■ **Selected extract**
※ ※ ※
Whether you’re looking for a fresh start or are moving for work reasons, Germany is a great place to relocate to. In the heart of Europe, Germany offers an exciting place to work, live and travel. With a booming economy, diverse community and endless culture and historical sights, there’s no wonder more Australians are choosing to relocate to Germany. But how do you make the dream of living in Germany a reality? Here’s our guide to moving to Germany and everything you need to know before you settle into your new home.
Is moving the right choice?
Many Australians dream of living overseas, but deciding to pack up your life in Australia and relocate to Germany is a big decision. Before you book your flights and pack your bag, it’s important to have realistic expectations of your new life. Adapting to a new culture, language, or job takes time and energy. Making friends also doesn’t happen overnight so prepare yourself for a few months of difficulty as you adjust. Relocating overseas also requires some financial planning so ensure you have adequate savings and budget for some unexpected expenses. It may be a few months till you find steady income so prepare to live off your savings for a little while.
German culture vs Australian culture
German culture and Australian culture are pretty similar when it comes to the love of beer and sausages. You’ll enjoy a wurst (a sausage) with some sourdough bread and wash it all down with a pilsner in a classic German brew hall. However, German cuisine isn’t just limited to sausages! Influenced by its diverse neighbours, German cuisine features the flavours of Polish, Turkish and traditional Jewish cooking. Vegan and vegetarian meals are becoming more commonplace with over 40% of Germans choosing to reduce their meat intake.
※ ※ ※
■ **Source material**
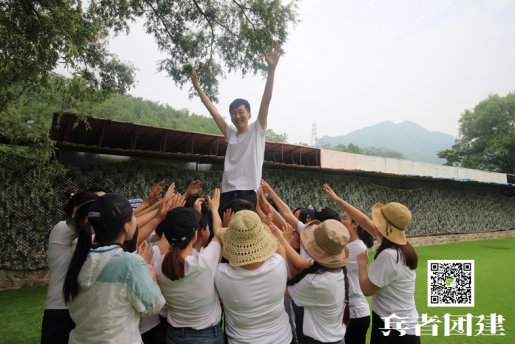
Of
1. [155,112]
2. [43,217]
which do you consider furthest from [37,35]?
※ ※ ※
■ **Work instructions**
**a)** Name the cuisines whose flavors, according to the guide to moving to Germany, feature in German cooking.
**b)** Pick up the guide to moving to Germany after its final sentence and carry it forward.

■ **Answers for the tasks**
**a)** Polish, Turkish and traditional Jewish.

**b)**
Sport is very popular in German culture with soccer (football), handball and skiing being some of the most common sports. Catch a professional game and witness the passion in action, or why not get involved and join one of more than 31,000 amatuer clubs across the country?
If the creative arts are more your flavour, Berlin puts Melbourne to shame with hundreds of galleries, cinemas and theatres to choose from. Try getting into the notoriously strict and mysterious nightclub, Berghain, or wander the streets to delight in the iconic street art murals.
The stereotype of Germans having no humour is simply just a stereotype. Many Germans enjoy a joke, however some humour like word puns however may get lost in translation due to differences in language structure. Germans are also well known for being direct communicators which can sometimes be mistaken for rudeness. Don’t be surprised when your new German friends are un-interested in small talk. Punctuality is basic etiquette in Germany so don’t turn up late when attending an appointment or meeting with people.
It’s no secret that Germany has a long and complex history. Ensure that you are sensitive to the historical sights and respect that some Germans may be uncomfortable discussing the specifics of their history.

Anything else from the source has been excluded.